* **Problem statement**:
If a line in the entries below includes the string "frames", copy it out.

* **Provided material**:

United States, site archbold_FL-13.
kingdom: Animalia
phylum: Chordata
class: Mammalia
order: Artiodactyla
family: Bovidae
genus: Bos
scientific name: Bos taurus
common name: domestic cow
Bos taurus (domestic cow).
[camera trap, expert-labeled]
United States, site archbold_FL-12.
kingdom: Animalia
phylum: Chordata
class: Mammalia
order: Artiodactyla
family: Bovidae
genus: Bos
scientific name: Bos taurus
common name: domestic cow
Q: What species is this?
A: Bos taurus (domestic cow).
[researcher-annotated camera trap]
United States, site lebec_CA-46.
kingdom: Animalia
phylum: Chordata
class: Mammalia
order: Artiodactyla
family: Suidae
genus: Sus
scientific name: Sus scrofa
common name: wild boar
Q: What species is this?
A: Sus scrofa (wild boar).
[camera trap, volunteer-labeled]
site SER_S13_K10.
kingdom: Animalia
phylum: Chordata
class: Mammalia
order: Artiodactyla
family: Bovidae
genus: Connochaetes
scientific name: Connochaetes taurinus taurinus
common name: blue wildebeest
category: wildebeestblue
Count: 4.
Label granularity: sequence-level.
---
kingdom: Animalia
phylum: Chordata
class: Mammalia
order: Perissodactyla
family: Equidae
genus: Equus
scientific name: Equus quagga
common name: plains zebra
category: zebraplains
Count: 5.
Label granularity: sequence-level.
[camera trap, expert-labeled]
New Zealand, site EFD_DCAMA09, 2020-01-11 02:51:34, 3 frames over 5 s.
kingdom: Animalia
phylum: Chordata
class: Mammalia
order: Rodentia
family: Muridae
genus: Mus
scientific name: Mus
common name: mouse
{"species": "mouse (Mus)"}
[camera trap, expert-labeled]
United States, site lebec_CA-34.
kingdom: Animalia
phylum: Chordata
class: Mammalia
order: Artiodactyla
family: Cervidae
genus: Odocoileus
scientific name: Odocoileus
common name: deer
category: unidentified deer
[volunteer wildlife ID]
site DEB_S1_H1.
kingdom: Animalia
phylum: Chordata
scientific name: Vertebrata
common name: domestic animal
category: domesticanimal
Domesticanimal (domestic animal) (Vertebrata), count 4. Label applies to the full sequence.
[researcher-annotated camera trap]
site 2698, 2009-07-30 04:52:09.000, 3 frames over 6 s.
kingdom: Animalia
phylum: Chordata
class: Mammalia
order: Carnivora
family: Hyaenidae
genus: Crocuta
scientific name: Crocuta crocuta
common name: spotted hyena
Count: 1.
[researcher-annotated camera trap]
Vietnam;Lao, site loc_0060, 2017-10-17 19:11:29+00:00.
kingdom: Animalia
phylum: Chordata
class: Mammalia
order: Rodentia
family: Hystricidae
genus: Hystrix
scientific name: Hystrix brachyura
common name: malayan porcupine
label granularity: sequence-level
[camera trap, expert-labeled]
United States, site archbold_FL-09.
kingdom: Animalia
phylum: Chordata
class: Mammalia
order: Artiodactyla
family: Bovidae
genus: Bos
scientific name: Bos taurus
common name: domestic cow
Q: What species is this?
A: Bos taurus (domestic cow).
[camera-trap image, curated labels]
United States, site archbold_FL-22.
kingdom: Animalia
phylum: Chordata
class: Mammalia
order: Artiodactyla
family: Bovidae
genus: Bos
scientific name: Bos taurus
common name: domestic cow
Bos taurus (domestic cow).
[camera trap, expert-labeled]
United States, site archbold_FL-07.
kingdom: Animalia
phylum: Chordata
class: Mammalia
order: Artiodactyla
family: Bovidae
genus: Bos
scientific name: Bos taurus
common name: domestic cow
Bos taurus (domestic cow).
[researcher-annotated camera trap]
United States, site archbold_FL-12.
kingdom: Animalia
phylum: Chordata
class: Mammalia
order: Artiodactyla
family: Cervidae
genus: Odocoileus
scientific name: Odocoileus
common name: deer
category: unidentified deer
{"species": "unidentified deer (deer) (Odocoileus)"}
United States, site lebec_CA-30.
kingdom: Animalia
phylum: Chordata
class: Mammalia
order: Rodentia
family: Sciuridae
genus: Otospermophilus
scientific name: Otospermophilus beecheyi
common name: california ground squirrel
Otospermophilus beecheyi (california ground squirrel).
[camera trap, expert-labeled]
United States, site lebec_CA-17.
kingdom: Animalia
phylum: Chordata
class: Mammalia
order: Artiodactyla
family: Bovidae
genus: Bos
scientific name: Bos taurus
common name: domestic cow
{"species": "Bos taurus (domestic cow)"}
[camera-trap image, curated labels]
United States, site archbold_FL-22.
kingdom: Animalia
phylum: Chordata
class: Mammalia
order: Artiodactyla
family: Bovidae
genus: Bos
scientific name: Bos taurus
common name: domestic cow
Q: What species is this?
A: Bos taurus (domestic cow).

* **Response to the exercise**:
New Zealand, site EFD_DCAMA09, 2020-01-11 02:51:34, 3 frames over 5 s.
site 2698, 2009-07-30 04:52:09.000, 3 frames over 6 s.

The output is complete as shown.